» Source document:
# # #

# Recommendations for a novice??



## JMS1002 (May 3, 2009)

Hello, and thanks in advance for any replies. I've never been much of a classical music guy, but have recently become somewhat addicted to Mozart's requiem and consider it essential workout/jogging music. I'm having some difficulty finding other pieces similar in style (powerful, inspirational, haunting). I'm fond of Beethoven's 9th. Any other suggestions would be greatly appreciated. 

Regards,

JMS
Cincinnati, OH


----------



## jhar26 (Jul 6, 2008)

Carl Orff's 'Carmina Burana.'


----------



## lemarquis (Mar 8, 2009)

Good choice in Mozart. Here's a decent list of suggestions for those getting started in classical music. It includes recommendations from the Baroque period up through the 20th century. Enjoy.


----------



## Tapkaara (Apr 18, 2006)

All you need is "Canon" by Pachelbel. The only classical work you will ever need or want to listen to.


----------



## Guest (May 5, 2009)

You jog to Mozarts requiem  in that case try Gabriel Faure's Requiem but be very careful it does pick up tempo in places, don't want you to over do it and have a heart attack.


----------



## Mirror Image (Apr 20, 2009)

Since you like Mozart's Requiem, I suggest checking out Beethoven's Symphony No. 9 first and go from there. I would also check out Berlioz's Requiem. You won't be disappointed.


----------

# # #

» Data extract:
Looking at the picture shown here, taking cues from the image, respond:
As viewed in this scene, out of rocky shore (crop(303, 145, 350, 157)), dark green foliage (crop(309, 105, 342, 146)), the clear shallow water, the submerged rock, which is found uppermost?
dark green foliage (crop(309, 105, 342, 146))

# # #

» What you have to do:
Please reproduce the passage of the classical music thread above between "You jog to Mozarts" and "(Apr 20, 2009)", inclusive.

» Solved exercise:
You jog to Mozarts requiem  in that case try Gabriel Faure's Requiem but be very careful it does pick up tempo in places, don't want you to over do it and have a heart attack.


----------



## Mirror Image (Apr 20, 2009)